_Exercise objective:_ Reproduce the lines below word for word, covering every item.

(Collected data entries)

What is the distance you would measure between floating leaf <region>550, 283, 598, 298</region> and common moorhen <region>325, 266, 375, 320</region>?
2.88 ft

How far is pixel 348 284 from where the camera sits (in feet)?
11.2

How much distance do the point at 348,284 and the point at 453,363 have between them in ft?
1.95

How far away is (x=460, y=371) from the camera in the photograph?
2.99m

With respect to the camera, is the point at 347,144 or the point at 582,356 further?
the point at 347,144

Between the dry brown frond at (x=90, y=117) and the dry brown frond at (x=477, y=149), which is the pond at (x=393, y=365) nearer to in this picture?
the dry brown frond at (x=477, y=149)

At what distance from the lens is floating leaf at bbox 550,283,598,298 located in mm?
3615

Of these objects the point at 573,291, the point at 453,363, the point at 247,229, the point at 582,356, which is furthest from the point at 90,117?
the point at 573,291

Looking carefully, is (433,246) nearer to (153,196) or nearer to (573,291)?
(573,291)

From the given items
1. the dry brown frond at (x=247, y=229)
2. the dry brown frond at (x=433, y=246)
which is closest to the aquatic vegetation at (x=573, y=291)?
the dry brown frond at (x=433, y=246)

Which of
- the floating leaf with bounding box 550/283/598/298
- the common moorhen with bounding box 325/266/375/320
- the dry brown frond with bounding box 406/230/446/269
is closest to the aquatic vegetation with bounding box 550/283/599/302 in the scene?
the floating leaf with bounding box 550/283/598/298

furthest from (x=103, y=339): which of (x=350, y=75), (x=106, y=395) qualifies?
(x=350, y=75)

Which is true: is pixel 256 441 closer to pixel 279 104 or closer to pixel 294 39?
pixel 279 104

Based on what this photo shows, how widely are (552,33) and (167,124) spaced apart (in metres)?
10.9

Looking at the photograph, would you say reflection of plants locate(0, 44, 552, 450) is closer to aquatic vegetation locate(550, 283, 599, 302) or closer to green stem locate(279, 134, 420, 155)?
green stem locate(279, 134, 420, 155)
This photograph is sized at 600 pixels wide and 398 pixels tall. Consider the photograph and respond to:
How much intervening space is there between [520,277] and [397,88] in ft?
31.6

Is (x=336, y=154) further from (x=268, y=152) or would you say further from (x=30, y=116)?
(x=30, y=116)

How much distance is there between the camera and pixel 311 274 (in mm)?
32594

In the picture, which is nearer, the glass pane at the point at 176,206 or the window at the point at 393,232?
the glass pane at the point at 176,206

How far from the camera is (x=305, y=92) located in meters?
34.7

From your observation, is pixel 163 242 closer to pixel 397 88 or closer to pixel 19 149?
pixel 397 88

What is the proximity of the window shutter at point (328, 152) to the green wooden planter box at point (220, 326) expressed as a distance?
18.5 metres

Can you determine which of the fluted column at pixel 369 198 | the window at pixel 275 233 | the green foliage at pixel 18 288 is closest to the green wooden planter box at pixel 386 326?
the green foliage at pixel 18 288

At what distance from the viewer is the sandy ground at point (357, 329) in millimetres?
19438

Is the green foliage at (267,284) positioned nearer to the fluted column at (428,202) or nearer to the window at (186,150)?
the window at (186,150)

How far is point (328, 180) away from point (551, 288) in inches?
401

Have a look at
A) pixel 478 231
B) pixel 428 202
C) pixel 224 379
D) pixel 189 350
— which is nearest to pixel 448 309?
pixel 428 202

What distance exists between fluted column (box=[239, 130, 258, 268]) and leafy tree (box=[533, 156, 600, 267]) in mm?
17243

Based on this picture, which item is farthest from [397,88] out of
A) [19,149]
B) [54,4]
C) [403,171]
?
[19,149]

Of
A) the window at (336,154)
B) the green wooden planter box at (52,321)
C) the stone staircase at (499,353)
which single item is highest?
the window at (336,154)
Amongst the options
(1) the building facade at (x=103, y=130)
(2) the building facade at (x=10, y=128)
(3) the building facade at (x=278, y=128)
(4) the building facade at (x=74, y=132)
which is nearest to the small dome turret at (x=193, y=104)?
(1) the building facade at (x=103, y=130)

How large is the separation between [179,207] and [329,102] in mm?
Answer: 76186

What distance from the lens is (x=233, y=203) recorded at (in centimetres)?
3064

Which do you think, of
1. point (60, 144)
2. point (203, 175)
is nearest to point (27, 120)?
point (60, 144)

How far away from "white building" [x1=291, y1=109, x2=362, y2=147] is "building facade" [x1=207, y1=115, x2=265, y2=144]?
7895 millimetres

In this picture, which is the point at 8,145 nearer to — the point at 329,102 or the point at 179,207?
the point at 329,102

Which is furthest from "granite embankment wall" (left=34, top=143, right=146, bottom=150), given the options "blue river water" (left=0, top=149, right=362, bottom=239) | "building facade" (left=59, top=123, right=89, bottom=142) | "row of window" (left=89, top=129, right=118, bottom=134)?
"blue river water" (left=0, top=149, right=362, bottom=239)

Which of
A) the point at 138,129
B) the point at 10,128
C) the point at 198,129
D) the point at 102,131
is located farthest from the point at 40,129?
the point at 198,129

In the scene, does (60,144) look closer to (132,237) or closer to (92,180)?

_Right answer:_
What is the distance you would measure between floating leaf <region>550, 283, 598, 298</region> and common moorhen <region>325, 266, 375, 320</region>?
2.88 ft

How far is pixel 348 284 from where the camera sits (in feet)?
11.2

How much distance do the point at 348,284 and the point at 453,363 have between them in ft?
1.95

How far away is (x=460, y=371) from the camera in the photograph?
2.99m

With respect to the camera, is the point at 347,144 or the point at 582,356 further?
the point at 347,144

Between the dry brown frond at (x=90, y=117) and the dry brown frond at (x=477, y=149), which is the pond at (x=393, y=365) nearer to in this picture?
the dry brown frond at (x=477, y=149)

At what distance from the lens is floating leaf at bbox 550,283,598,298 located in mm?
3615

Of these objects the point at 573,291, the point at 453,363, the point at 247,229, the point at 582,356, which is furthest from the point at 90,117?
the point at 573,291

Looking carefully, is (433,246) nearer to (153,196) or nearer to (573,291)?
(573,291)

From the given items
1. the dry brown frond at (x=247, y=229)
2. the dry brown frond at (x=433, y=246)
which is closest to the aquatic vegetation at (x=573, y=291)?
the dry brown frond at (x=433, y=246)

Which of
- the floating leaf with bounding box 550/283/598/298
- the common moorhen with bounding box 325/266/375/320
- the dry brown frond with bounding box 406/230/446/269
is closest to the aquatic vegetation with bounding box 550/283/599/302 in the scene?
the floating leaf with bounding box 550/283/598/298

furthest from (x=103, y=339): which of (x=350, y=75), (x=106, y=395) qualifies?
(x=350, y=75)

Which is true: is pixel 256 441 closer to pixel 279 104 or closer to pixel 294 39?
pixel 279 104

Based on what this photo shows, how widely are (552,33) and (167,124) spaced apart (in metres)?
10.9

Looking at the photograph, would you say reflection of plants locate(0, 44, 552, 450) is closer to aquatic vegetation locate(550, 283, 599, 302) or closer to green stem locate(279, 134, 420, 155)?
green stem locate(279, 134, 420, 155)
This photograph is sized at 600 pixels wide and 398 pixels tall. Consider the photograph and respond to:
How much intervening space is there between [520,277] and [397,88] in ft?
31.6

Is (x=336, y=154) further from (x=268, y=152) or would you say further from (x=30, y=116)?
(x=30, y=116)

How much distance is there between the camera and pixel 311 274 (in mm)?
32594

In the picture, which is nearer, the glass pane at the point at 176,206 or the window at the point at 393,232?
the glass pane at the point at 176,206

How far from the camera is (x=305, y=92) located in meters?
34.7

From your observation, is pixel 163 242 closer to pixel 397 88 or closer to pixel 19 149?
pixel 397 88

What is the proximity of the window shutter at point (328, 152) to the green wooden planter box at point (220, 326) expressed as a distance?
18.5 metres

Can you determine which of the fluted column at pixel 369 198 | the window at pixel 275 233 | the green foliage at pixel 18 288 is closest to the green wooden planter box at pixel 386 326?
the green foliage at pixel 18 288

At what distance from the viewer is the sandy ground at point (357, 329) in millimetres?
19438

Is the green foliage at (267,284) positioned nearer to the fluted column at (428,202) or nearer to the window at (186,150)?
the window at (186,150)

How far is point (328, 180) away from point (551, 288) in inches?
401

Have a look at
A) pixel 478 231
B) pixel 428 202
C) pixel 224 379
D) pixel 189 350
— which is nearest to pixel 448 309?
pixel 428 202

What distance exists between fluted column (box=[239, 130, 258, 268]) and leafy tree (box=[533, 156, 600, 267]) in mm?
17243

Based on this picture, which item is farthest from [397,88] out of
A) [19,149]
B) [54,4]
C) [403,171]
?
[19,149]

Of
A) the window at (336,154)
B) the green wooden planter box at (52,321)
C) the stone staircase at (499,353)
which single item is highest?
the window at (336,154)
Amongst the options
(1) the building facade at (x=103, y=130)
(2) the building facade at (x=10, y=128)
(3) the building facade at (x=278, y=128)
(4) the building facade at (x=74, y=132)
which is nearest to the small dome turret at (x=193, y=104)?
(1) the building facade at (x=103, y=130)

How large is the separation between [179,207] and [329,102] in mm?
Answer: 76186

What distance from the lens is (x=233, y=203) recorded at (in centimetres)?
3064

Which do you think, of
1. point (60, 144)
2. point (203, 175)
is nearest to point (27, 120)?
point (60, 144)

How far away from "white building" [x1=291, y1=109, x2=362, y2=147] is "building facade" [x1=207, y1=115, x2=265, y2=144]?
7895 millimetres

In this picture, which is the point at 8,145 nearer to — the point at 329,102 or the point at 179,207?
the point at 329,102

Which is furthest from "granite embankment wall" (left=34, top=143, right=146, bottom=150), given the options "blue river water" (left=0, top=149, right=362, bottom=239) | "building facade" (left=59, top=123, right=89, bottom=142) | "row of window" (left=89, top=129, right=118, bottom=134)?
"blue river water" (left=0, top=149, right=362, bottom=239)

Which of
A) the point at 138,129
B) the point at 10,128
C) the point at 198,129
D) the point at 102,131
is located farthest from the point at 40,129?
the point at 198,129

In the scene, does (60,144) look closer to (132,237) or closer to (92,180)?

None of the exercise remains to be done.